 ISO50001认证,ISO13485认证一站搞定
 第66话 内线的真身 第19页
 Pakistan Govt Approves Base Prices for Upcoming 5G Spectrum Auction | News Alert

---

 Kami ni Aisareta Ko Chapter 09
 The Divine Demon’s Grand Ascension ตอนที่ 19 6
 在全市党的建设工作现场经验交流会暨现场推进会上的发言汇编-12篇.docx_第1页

**Directions:** Reproduce the listing from the line with "ISO50001认证,ISO13485认证一站搞定" up to and including the line with "Pakistan Govt Approves", swapping "Base Prices" for "Reserve Prices" and keeping everything else unchanged.

**Result for this exercise:**
 ISO50001认证,ISO13485认证一站搞定
 第66话 内线的真身 第19页
 Pakistan Govt Approves Reserve Prices for Upcoming 5G Spectrum Auction | News Alert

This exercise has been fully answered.